Avoid New Loans Unless You Need it:

You may have noticed that the higher the number of credit accounts, the lower your credit score. An increase in the number of credit accounts can affect your current creditworthiness by creating a credit inquiry for your PAN.

There may be financial needs during a pandemic, but avoid applying for a new loan, especially if you recently got a loan. Carefully review the reasons for the application before completing the application.

Avoid applying for a loan only to pay off a previous EMI loan or installments on a credit card.

Check out for errors on your Credit Report:

Your credit report is prepared by credit reporting agencies from data shared by your creditors.
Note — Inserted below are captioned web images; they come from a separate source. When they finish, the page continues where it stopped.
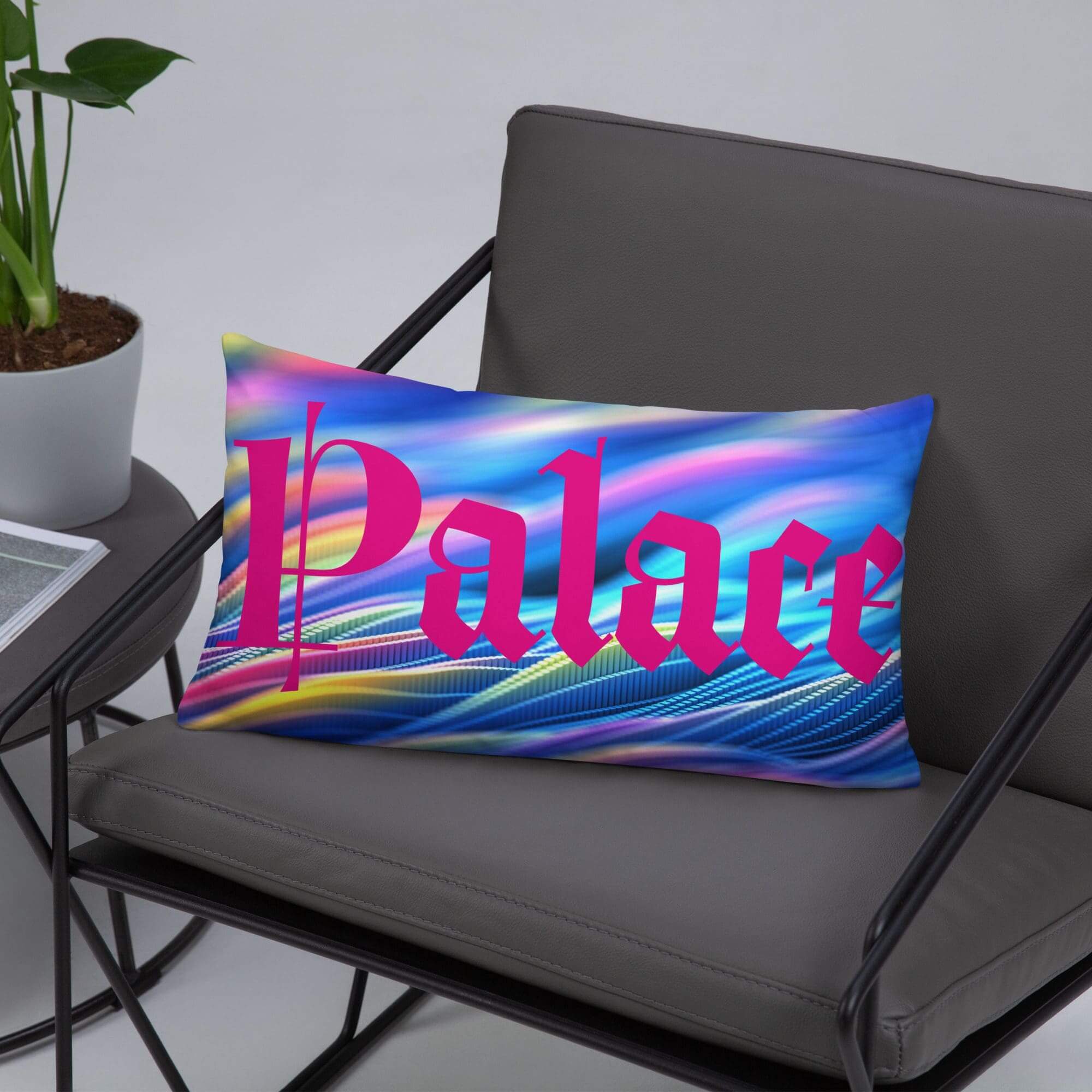 Colorful "Palace" pillow on gray chair.
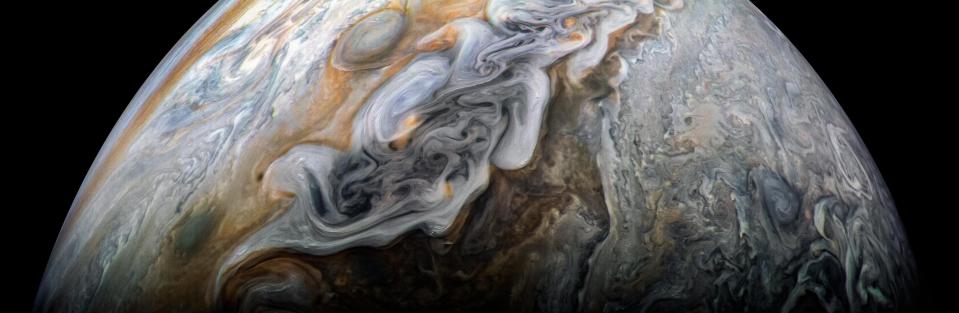 jupiter bands of purple orange clouds with gray anticyclones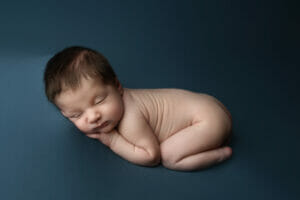 A snuggling baby boy on blue blanket with name spelled out at New Orleans LA photography studio.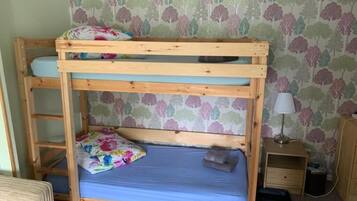A bunk bed with a blue mattress and floral bedding, a wooden nightstand, a lamp, and a patterned wallpaper background.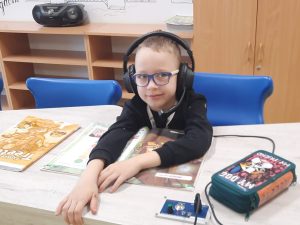 Uczeń klasy pierwszej siedzi przy stole ze słuchawkami na głowie. Uczeń wyciąga daleko przed siebie ręce. Przed nim leży otwarta książka i piórnik.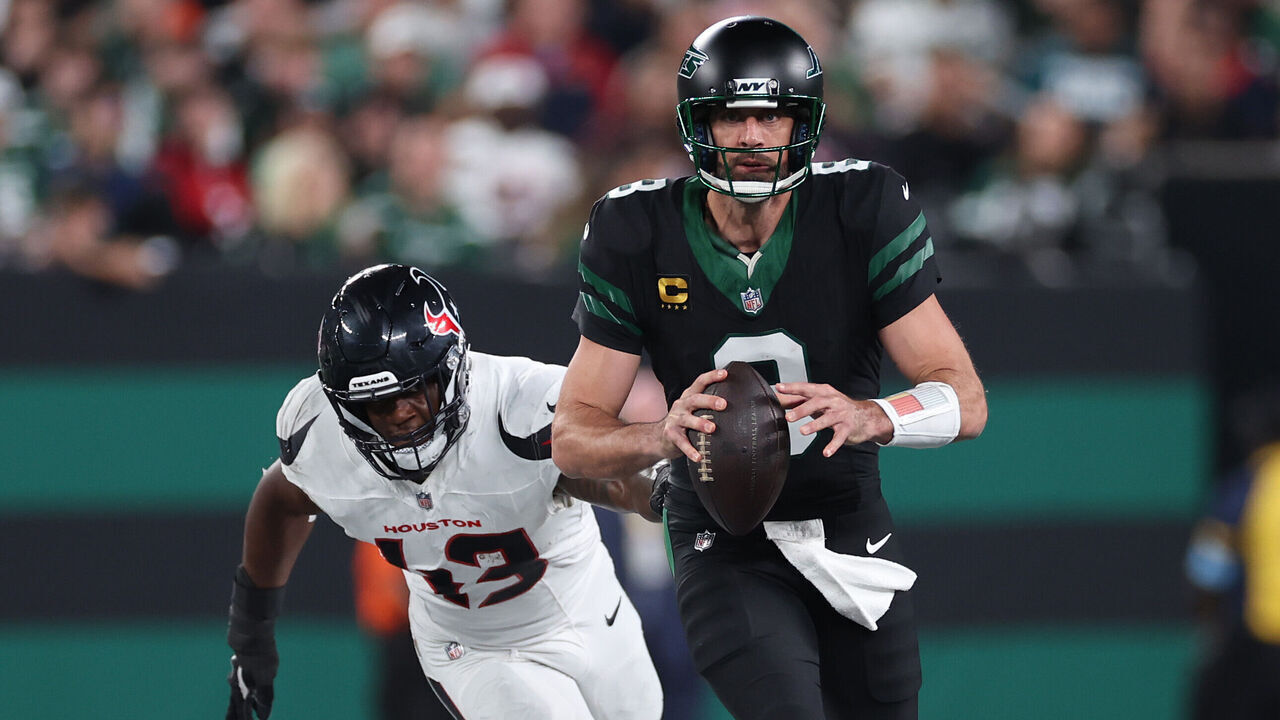 EAST RUTHERFORD, NEW JERSEY - OCTOBER 31: Aaron Rodgers #8 of the New York Jets is tackled by Neville Hewitt #43 of the Houston Texans during the third quarter at MetLife Stadium on October 31, 2024 in East Rutherford, New Jersey.
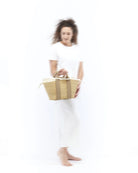 Średniej wielkości, ręcznie pleciony kosz GEORGE - NATURAL x BEIGE HDL x NATURAL LINEN francuskiej marki Muun. Posiada trapezowy kształt, dwie mocne, materiałowe rączki do wygodnego trzymania w dłoni oraz długi, cienki pasek do zawieszenia na ramieniu. 
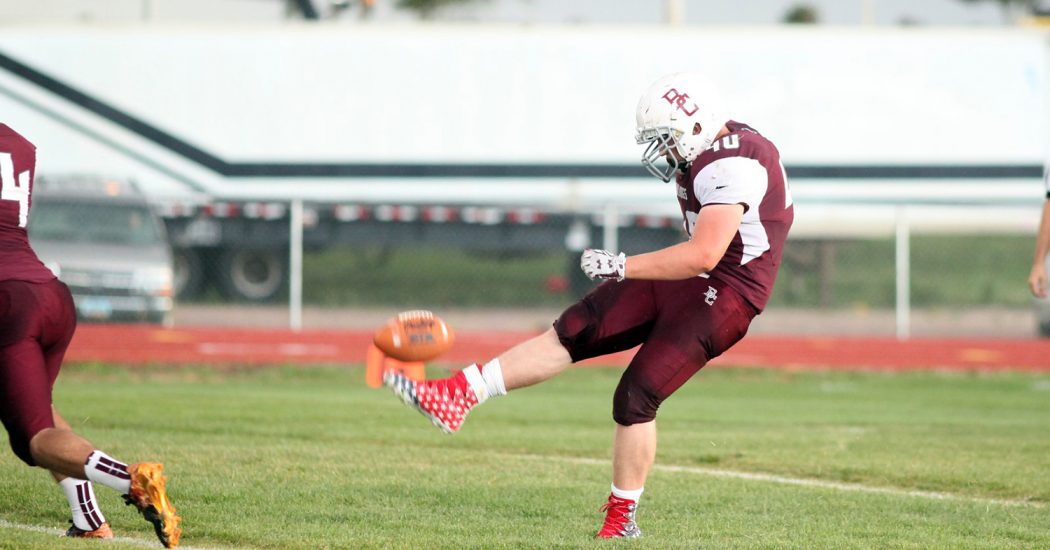 Tristen Peterson, a junior at Bowman County High School, makes a kickoff during a Bulldogs varsity football game against Lemmon. (Pioneer Photo by Jason Waskiewicz)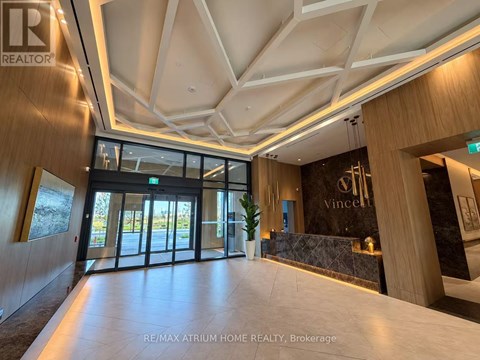 The image shows the interior of a modern building with a reception area.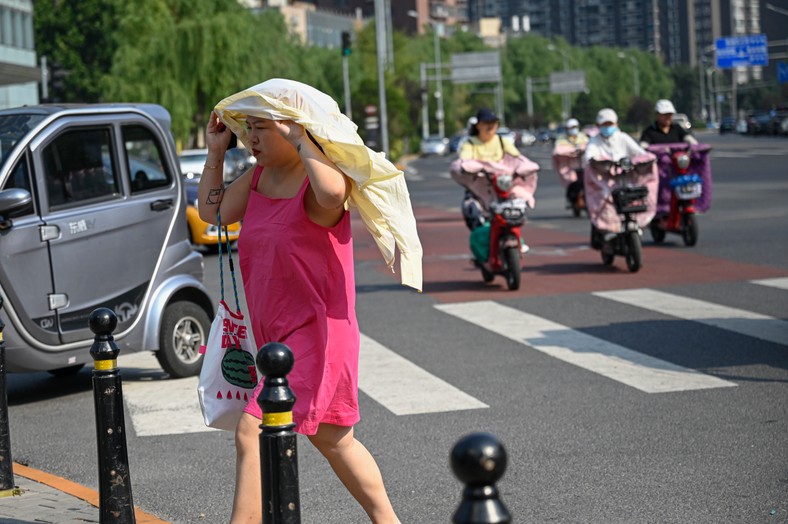 Kobieta próbuje radzić sobie z upałem w Pekinie. Chiny. Lipiec 2023 r.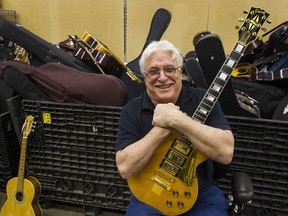 Dr Barry Rich. holds a Gibson electric guitar beside bins of his other guitars waiting for auction at Able Auctions Surrey on May 7.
As a result, your credit report may contain errors that could affect your creditworthiness. Errors can be errors in your personal information such as name, PAN, etc., or associated with your credit account. This error can also occur due to fraudulent activity.

As a result, you should check your credit history and credit report frequently (at least every 2-3 months) to see if everything is okay. If you see an error, please report it to the credit bureau immediately.